Song lives in Honolulu and teaches at the University of Hawaii at Mānoa.
SONG, Cathy
Born 1955, Honolulu, Hawaii
Married Douglas Davenport; children: two
The selection in 1982 of Cathy Song's Picture Bride (1983) as the winning manuscript in the Yale Series of Younger Poets competition marked the young poet's rather sudden literary emergence. In a review of Picture Bride, Shirley Geok-lin Lim hails Song as "a major figure on the Asian American literary scene." Song received her B.A. from Wellesley College (1977) and an M.F.A. from Boston University's creative writing program. After her graduation from the program in 1981, Song returned to Honolulu.
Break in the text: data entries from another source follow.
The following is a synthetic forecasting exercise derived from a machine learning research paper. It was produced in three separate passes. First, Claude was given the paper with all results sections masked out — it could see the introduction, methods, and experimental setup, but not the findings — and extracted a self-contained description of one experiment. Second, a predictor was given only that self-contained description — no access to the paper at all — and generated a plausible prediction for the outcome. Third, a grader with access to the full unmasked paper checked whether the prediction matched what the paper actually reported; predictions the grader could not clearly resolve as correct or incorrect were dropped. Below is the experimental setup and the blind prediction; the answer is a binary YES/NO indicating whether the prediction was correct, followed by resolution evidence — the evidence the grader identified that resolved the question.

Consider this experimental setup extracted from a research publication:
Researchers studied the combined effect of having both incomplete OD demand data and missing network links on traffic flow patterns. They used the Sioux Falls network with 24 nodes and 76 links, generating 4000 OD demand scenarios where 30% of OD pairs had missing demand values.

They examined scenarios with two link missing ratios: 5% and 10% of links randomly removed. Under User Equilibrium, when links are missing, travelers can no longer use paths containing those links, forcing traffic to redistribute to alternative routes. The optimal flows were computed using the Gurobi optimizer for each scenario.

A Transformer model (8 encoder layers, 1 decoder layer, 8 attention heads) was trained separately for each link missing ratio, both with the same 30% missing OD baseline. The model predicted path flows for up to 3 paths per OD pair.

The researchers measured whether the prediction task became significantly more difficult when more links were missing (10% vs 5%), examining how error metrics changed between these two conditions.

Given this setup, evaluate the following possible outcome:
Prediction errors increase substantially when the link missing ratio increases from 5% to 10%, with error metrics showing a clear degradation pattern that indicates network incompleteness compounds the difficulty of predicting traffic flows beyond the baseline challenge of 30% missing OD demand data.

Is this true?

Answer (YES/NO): NO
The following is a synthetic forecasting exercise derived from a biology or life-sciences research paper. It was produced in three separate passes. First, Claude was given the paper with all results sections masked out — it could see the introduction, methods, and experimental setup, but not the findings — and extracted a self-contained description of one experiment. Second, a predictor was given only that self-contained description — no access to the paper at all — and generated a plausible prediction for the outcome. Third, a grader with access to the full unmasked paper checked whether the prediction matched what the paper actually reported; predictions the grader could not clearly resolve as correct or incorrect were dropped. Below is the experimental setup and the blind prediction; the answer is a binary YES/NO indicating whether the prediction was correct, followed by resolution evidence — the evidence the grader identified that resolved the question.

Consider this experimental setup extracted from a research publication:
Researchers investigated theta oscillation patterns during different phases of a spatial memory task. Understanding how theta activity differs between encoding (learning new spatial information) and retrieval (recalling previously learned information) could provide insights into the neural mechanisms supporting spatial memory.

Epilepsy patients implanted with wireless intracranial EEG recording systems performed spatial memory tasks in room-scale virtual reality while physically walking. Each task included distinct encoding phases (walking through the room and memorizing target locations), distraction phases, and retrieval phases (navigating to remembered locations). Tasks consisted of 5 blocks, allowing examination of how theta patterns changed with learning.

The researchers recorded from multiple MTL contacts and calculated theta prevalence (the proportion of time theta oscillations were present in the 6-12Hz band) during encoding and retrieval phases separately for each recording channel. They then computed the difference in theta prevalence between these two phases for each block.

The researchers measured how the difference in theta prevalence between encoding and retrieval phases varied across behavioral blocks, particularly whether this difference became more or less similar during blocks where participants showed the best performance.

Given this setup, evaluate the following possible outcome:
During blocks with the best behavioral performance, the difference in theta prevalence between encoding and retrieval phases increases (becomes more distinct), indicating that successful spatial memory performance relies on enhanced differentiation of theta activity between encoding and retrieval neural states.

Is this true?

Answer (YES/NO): NO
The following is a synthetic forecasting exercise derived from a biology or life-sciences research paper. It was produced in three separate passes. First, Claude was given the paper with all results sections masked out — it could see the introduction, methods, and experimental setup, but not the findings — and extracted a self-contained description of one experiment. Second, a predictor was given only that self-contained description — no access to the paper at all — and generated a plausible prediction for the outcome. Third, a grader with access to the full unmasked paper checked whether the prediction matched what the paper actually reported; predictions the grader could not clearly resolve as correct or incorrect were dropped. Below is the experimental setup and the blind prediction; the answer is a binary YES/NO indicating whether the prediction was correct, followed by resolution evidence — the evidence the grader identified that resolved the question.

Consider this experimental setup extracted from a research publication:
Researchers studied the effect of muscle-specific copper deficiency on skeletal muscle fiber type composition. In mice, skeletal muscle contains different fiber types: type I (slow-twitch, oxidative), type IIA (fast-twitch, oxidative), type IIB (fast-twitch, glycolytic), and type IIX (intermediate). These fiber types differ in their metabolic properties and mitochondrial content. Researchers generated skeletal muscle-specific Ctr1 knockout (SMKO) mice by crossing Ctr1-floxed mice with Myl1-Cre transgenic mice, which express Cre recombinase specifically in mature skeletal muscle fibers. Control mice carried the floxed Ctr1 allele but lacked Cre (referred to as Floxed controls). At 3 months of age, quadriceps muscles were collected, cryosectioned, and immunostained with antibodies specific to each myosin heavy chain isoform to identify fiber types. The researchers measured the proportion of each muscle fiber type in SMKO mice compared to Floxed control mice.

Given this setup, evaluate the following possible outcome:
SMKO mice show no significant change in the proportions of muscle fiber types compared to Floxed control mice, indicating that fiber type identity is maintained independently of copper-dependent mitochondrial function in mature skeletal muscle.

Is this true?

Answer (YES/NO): NO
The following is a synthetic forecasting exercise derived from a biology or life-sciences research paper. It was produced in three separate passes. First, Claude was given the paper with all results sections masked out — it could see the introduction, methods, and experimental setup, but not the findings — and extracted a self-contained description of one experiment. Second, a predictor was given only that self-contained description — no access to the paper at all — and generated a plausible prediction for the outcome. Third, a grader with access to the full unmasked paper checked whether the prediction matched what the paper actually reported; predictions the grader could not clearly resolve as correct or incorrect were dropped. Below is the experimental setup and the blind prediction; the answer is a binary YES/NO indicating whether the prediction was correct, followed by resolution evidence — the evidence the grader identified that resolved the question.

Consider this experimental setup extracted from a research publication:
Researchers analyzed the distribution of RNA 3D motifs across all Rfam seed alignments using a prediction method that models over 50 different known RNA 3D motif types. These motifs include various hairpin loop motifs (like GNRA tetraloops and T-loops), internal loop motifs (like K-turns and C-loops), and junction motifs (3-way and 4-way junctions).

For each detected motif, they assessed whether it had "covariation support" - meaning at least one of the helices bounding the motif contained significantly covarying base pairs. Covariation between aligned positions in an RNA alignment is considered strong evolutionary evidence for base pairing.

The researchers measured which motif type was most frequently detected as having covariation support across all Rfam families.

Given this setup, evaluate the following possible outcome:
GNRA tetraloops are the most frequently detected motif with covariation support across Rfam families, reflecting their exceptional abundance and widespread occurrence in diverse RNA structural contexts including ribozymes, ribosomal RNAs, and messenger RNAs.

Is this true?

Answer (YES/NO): YES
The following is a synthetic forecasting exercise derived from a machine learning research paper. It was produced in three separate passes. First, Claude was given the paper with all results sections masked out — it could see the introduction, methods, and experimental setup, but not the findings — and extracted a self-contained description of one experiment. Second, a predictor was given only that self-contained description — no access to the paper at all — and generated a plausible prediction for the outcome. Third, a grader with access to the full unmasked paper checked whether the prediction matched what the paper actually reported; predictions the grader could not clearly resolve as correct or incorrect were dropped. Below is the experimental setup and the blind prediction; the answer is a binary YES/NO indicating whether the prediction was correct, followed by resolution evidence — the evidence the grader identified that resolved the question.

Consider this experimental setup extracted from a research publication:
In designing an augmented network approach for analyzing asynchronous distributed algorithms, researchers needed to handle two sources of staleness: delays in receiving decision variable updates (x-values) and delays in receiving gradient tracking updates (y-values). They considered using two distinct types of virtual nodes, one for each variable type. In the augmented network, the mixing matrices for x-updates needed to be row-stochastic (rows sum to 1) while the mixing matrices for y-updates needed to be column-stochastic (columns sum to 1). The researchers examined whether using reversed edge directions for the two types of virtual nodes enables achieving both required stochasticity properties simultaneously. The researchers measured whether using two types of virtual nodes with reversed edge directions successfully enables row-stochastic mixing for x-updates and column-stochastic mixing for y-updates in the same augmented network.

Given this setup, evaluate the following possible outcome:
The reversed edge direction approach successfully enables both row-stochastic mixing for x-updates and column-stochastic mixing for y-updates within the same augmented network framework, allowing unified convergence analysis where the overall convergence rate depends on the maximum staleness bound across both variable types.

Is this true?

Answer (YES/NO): NO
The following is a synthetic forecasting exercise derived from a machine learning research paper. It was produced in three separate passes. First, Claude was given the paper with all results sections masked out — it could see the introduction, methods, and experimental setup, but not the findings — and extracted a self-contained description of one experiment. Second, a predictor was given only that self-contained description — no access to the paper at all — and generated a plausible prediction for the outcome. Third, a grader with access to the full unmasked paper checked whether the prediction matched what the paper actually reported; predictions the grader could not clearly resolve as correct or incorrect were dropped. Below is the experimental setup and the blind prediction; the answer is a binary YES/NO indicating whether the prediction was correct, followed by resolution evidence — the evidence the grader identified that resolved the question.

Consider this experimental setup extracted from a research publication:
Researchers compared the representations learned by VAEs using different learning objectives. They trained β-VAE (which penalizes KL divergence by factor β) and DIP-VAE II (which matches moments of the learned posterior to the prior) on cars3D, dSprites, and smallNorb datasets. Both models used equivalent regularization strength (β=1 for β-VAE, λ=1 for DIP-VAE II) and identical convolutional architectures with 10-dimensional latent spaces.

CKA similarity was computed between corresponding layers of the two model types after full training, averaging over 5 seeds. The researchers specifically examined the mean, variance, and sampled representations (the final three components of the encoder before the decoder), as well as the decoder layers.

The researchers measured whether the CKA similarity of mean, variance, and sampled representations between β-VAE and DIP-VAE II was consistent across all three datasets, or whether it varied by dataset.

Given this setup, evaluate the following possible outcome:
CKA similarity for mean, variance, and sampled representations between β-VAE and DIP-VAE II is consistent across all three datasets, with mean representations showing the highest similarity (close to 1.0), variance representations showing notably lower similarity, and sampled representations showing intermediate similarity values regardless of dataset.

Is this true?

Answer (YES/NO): NO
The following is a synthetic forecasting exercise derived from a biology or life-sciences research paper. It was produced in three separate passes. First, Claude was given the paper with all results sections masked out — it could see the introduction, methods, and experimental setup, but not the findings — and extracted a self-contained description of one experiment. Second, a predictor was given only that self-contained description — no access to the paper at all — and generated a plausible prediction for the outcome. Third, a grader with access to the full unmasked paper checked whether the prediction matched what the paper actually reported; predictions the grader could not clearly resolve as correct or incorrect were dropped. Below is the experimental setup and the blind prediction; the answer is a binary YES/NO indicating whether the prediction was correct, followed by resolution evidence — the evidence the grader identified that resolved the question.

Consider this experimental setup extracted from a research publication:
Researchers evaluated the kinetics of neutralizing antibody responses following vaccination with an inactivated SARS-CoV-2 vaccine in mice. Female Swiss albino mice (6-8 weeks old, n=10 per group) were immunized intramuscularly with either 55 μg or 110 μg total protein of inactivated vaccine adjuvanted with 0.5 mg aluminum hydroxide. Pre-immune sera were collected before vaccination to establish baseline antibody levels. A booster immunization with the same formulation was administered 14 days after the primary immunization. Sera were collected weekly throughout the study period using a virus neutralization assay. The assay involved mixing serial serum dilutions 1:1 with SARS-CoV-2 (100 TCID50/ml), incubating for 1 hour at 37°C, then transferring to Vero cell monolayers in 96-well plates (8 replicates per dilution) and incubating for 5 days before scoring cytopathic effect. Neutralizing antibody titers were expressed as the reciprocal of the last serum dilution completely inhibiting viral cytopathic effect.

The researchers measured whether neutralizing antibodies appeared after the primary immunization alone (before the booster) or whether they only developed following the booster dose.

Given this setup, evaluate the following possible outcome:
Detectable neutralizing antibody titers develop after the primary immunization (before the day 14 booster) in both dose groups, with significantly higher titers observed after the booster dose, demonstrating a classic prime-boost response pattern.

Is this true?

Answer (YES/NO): YES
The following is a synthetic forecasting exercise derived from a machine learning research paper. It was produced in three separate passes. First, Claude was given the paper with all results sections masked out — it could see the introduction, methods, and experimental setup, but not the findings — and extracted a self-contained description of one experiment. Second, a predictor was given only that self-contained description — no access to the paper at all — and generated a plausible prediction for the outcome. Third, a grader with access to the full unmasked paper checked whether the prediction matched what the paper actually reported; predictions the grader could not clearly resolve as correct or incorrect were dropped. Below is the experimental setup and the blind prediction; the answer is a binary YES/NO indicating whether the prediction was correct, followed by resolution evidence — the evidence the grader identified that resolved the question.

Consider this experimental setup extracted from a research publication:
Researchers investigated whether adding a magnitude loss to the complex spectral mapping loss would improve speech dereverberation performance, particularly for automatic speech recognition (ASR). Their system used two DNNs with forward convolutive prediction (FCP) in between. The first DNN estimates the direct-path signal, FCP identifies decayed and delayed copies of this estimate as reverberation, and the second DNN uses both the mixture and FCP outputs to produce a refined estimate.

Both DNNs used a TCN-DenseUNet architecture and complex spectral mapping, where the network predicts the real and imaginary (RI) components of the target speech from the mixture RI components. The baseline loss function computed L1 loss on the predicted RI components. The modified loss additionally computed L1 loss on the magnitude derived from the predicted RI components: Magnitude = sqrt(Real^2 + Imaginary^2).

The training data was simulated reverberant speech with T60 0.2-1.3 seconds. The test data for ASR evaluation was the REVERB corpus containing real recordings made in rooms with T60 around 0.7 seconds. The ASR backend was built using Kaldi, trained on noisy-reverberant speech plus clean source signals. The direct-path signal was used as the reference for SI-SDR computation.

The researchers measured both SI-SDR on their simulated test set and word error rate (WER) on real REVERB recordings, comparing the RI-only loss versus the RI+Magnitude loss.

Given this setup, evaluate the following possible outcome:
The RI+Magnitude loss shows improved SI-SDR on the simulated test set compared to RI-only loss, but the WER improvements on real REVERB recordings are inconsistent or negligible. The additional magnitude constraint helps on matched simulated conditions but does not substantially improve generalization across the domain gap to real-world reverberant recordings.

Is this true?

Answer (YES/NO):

She now teaches creative writing at several universities in addition to working on her own literary projects.
In many of the poems in Picture Bride, Song writes about her family's history and interrelationships. In the title poem she imagines her grandmother, joined to a stranger through a prear-ranged marriage, leaving home to meet her husband for the first time. Insightful and sensitive in capturing her evolving relationship with her mother, Song intimates in several poems that she must escape her mother's presence, but eventually realizes what she draws from her mother is vital to her own identity. "When I stretch a canvas / to paint the clouds, it is your spine that declares itself."
The poems of Picture Bride, though driven by the specific details of Song's past, also help to illuminate the Asian-American experience in general. In "Lost Sister," about a Chinese-American who finds herself alienated from both East and West, and in her unflinching portrayal of Chinatowns, Song addresses the difficult realities faced by Asian-American immigrants. Song has expressed concern that critics encountering her acute cultural awareness may marginalize her work. Her strengths as a poet—startlingly clear description, lines quietly unfolding a story in short breaths, images running threadlike throughout a poem, weaving a unified work—stand independent of her Asian themes.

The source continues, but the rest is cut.